Site Assessment | Lower Range (percentile) | Upper Range (percentile) |
---|---|---|
Normal | > 25th | < 75th |
Mildly divergent | > 10th and < 25th | > 75th and < 90th |
Divergent | > 5th and < 10th | > 90th and < 95th |
Highly divergent | < 5th | > 95th |
Here is an example of how you can use normal ranges for the interpretation of your benthic data: A test site on the Miramichi River (New Brunswick) was determined to be divergent using a Reference Condition Approach (RCA) model. To further interpret the model results, metrics were calculated using the CABIN database.

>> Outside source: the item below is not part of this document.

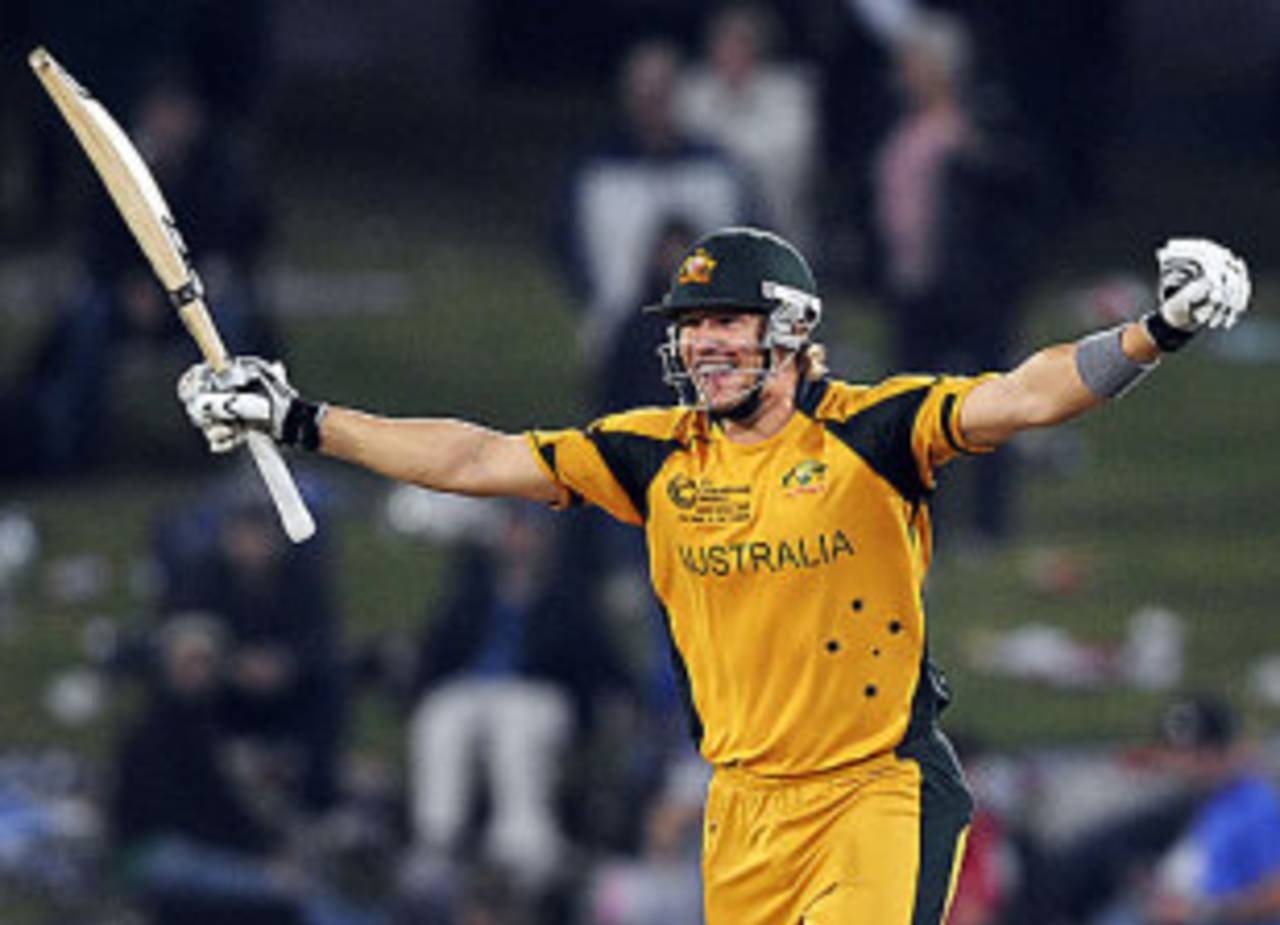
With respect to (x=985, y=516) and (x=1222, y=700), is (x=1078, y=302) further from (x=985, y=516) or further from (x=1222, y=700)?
(x=1222, y=700)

Results revealed that several metrics were outside their normal ranges. Percent EPT fell within the 5-10th percentiles and was considered divergent while Percent GOID fell within the 90-95th percentiles and was also considered divergent. The directionality of these metrics indicate that the benthic community had lower contributions from EPT taxa and greater contributions from GOID taxa than reference sites did. Combined with an HBI score observed in the 90th-95th percentile, these metrics indicate possible poor water quality due to organic pollution. At the same time, the CEFI score fell within the normal range, indicating that the benthic community is not being affected by alterations in flow conditions. This analysis suggests that this test site is likely impaired to some degree, possibly due to impacts to water quality.
Conclusions
The benthic metrics normal ranges presented in this report (2002-2021) provide an additional tool to interpret CABIN data in the Atlantic region. Hopefully, along with the Atlantic Reference Model, you now have access to a series of tools to help you tell the story of benthic communities in your watershed.
Should you have any questions, please contact your CABIN Regional Contact or the National CABIN team.
References
Armanini D. G., N. Horrigan, W. A. Monk, D. L. Peters And D. J. Baird, 2011. Development of a benthic macroinvertebrate flow sensitivity index for Canadian rivers, River Res. Applic. 27: 723–737 (2011).
Armanini D.G., W. A. Monk, L. Carter, D. Cote and D. J. Baird, 2013. Towards generalised reference condition models for environmental assessment: a case study on rivers in Atlantic Canada. Environ Monit Assess (2013) 185: 6247–6259.
Environment and Climate Change Canada (ECCC), 2012. Canadian Aquatic Biomonitoring Network (CABIN) Field Manual, wadeable streams. 49 p. + appendices.
Environment and Climate Change Canada (ECCC), 2021. CABIN laboratory methods : processing, taxonomy, and quality control of benthic macroinvertebrate samples. 34 p.
Reynoldson, T.B., M. Bombardier, D.B. Donald, H. O'Neill, D.M. Rosenberg, H. Shear, T.M. Tuominen and H.H. Vaughan. 1999. Strategy for a Canadian aquatic biomonitoring network. Environment Canada, National Water Research Institute, Burlington/Saskatoon, NWRI Contribution No. 99-248.